To fully understand the challenges lawmakers faced this legislative session, you must also understand how we arrived at the stalemate we experienced.

Had the Democrats and moderate Republicans elected to enter budget negotiations, the outcome could have been much different. This was not the case, and the reason was one word: postcards.

The postcard mailers that we all receive from candidates running for office are the staple of every campaign. It is the single most effective way for candidates to convey their beliefs and positions to voters. Unfortunately, it is also a way for other interest groups to influence political races.

These groups use snippets of truth and distortions of facts with little accountability. This practice has been pointed to as the primary reason that the Republican Party gained conservative-leaning seats in both legislative chambers in recent elections.

Relegated to a minimal voice in the legislative process and facing the continual threat of postcards in the next election, Democrats and moderate Republicans pulled away from the negotiating table this session – and it’s no wonder.

But had they chosen to participate in this process in the House, we could have had a plan that asked small businesses to once again contribute a minimal amount toward our revenue hole.

This plan would have lowered the sales tax on food, frozen future income tax rate decreases, and cut $30 million from the budget with targeted cuts instead of the $50 million we ended up with, to be determined by the governor.

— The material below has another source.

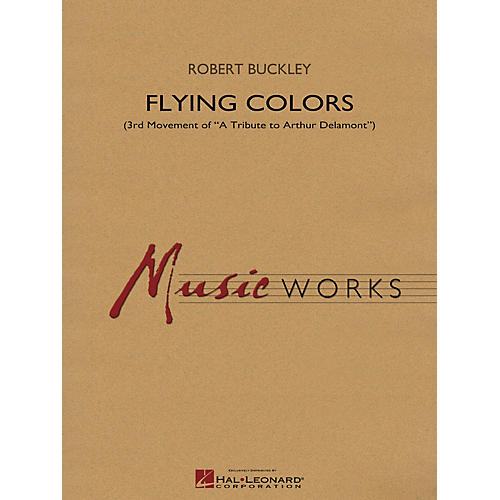 Hal Leonard Flying Colors (Third Movement of A Tribute to Arthur Delamont) Concert Band Level 4 by Robert Buckley-thumbnail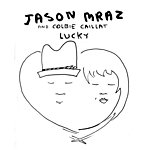 Jason Mraz Lucky (Single)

In the final hours of the session, House leadership was ready to offer this plan for a vote, but it was derailed when the moderate Republicans withdrew their support, fearing the plan would not pass the Senate but leave them on record as supporting a tax increase that failed.

In the end, we had a governor, held hostage by East Coast ideologues, who would not consider a correction to his tax policy; House moderates paralyzed by fear of being “postcarded”; conservatives in both chambers who would have been fine with cutting $400 million from our state budget; and the Democrats in both chambers who were more interested in political gains in the 2016 elections than being part of the solution in 2015.

A far superior, fiscally responsible bipartisan solution was lost, and it was lost because of the postcard.

So last Friday at 4 a.m., faced with time running out and the reality of our state careening toward financial ruin, 63 Republican representatives voted for a plan that failed to correct an unfair taxation policy, remained loaded with some of the same type of tax-cut time bombs that caused this problem in the first place, and failed to yield a suitable ending balance for fiscal year 2016.

For the 63 who voted for the plan, it was one of the bitterest times of our lives. Whether it was for breaking a pledge not to raise taxes or failing to gain parity in our tax system, it was a hard vote.

For the 20 Democrats and some 20 moderate Republicans who chose to vote “no,” I suspect it was a bittersweet moment. They won a political victory, but they now likely wonder what could have been.

Meanwhile, outside in the hallway, the president of the Kansas Chamber of Commerce and godfather of the 2012 tax cuts exchanged a celebratory fist bump with the governor’s consigliere.

Chalk up another victory for the postcard.

Mark Hutton is a Republican state lawmaker from Wichita.